Ludovico Carracci, one of the protagonists of that reform in painting that in the late 1500s put an end to the sophisticated Mannerist style, proved to be so attuned to the signs that Cardinal Gabriele Paleotti had included in his “Speech on sacred and profane images” of 1582: in keeping with the dictates of the Counter Reformation following the Council of Trent, artists were urged to produce works that could be understood by everyone.

For this altarpiece, executed in 1584, Ludovico used a rigorously central perspective, with the lines of the grid flooring in terra-cotta and grey stone that converge to a single vanishing point, reconstructing what could be the room of any teenager in the popular housing of the late sixteenth century.

The modest furnishings were those most widely used in homes in Bologna during that era, such as the plain two-door cabinet that we glimpse in the twilight background, and the bed on the right.

Mary, wearing a high-necked austere dress, adorned only by a belt, is absorbed in reading a little book of prayers, until she is interrupted by the angel who delivers a lily.

Behind them, a gust of wind opens the window, through which the dove of the Holy Spirit enters.

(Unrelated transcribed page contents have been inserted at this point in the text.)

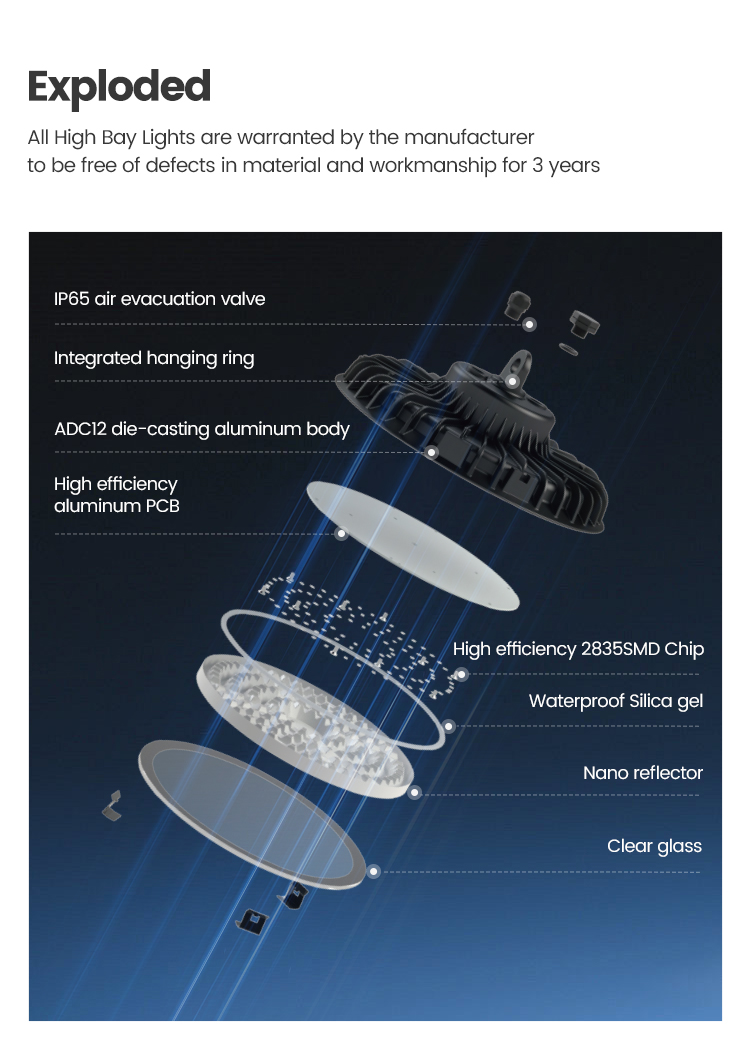 Exploded

All High Bay Lights are warranted by the manufacturer to be free of defects in material and workmanship for 3 years

IP65 air evacuation valve

Integrated hanging ring

ADC12 die-casting aluminum body

High efficiency aluminum PCB

High efficiency 2835SMD Chip

Waterproof Silica gel

Nano reflector

Clear glass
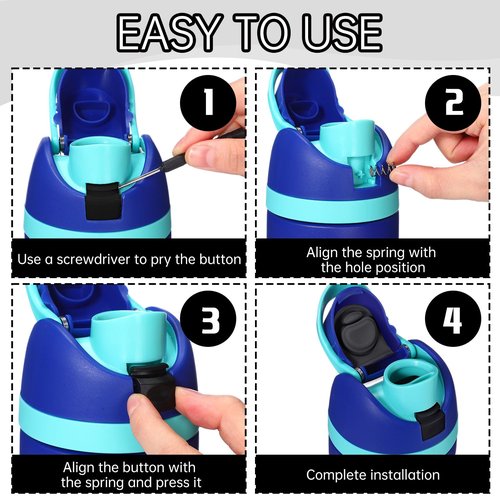 EASY TO USE

1

Use a screwdriver to pry the button

2

Align the spring with the hole position

3

Align the button with the spring and press it

4

Complete installation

Here the sacred is no longer the extraordinary event represented in Mannerist painting, but becomes a tangible and familiar experience, so close that in the background, beyond the open window, the faint but reassuring city of Bologna with its two towers is visible.

 

Also significant is the way that the gospel story is represented, with the Virgin and the Angel depicted as two humble children who seem to belong to the same social class as those children who meet in the Confraternity room.

The altarpiece with the Madonna, Child and Saints Francis, Dominic, and Magdalen is the first signed and dated by Ludovico Carracci, who made it for the Bargellini family of Bologna.

The family was tied to the late Pope, Gregory XIII, also Bolognese, through the relationship with the client, Cecilia Bargellini Boncompagni, here shown kneeling at the centre with her hands clasped, as a Carmelite nun.

The work originally stood on the altar of the Boncompagni Chapel in the church of Santi Filippo e Giacomo, on Via delle Lame, also known as “delle convertite”, named after the adjacent convent of the Carmelite Nuns.

Mary, seated on a high throne, adorned by the heraldic dragon of the pope's family, is portrayed as a humble queen, barefoot with a florid face, as she is being crowned by angels in flight; the view from beneath and looking upward makes it tangible and realistic.

The Madonna has her cheek against the Child's and watches us with a direct gaze. Jesus, restless in his mother's lap blesses, while, like a party, the angels sing to the sweet sound of the lute or scatter incense and flowers.

The faithful are called to participate in the event, thanks to the continuity between the painted space and the real world, obtained through the saints’ eloquent gestures.

St. Francis is deeply concentrated on contemplating the Virgin and Child. Saint Dominic, however, turns to the faithful and points out the mother and son to them with an emphatic gesture.

Mary Magdalen, the redeemed prostitute figure par excellence, isolated on the right, seems to be indicating to the Holy family the penitents in prayer beyond the borders of the painting. Her presence is a clear reference to the convent’s function as a charitable refuge for repentant prostitutes.

Justified in the same light is the presence of the holy water and holy water sprinkler at the feet of the Virgin, clear symbols of purification.

Despite the strong human characterization of the saints, like the heavily-lined face of St. Francis or the resolute gaze of St. Dominic, the only true portrait is that of the elderly Cecilia Bargellini Boncompagni, who commissioned the painting, and on whose profile the painter does not fail to record a small wart above her mouth. The sacred characters are offered to the observer in the most confidential and engaging manner, under a portico that alludes to those in the city, beyond which rise the familiar towers of Bologna.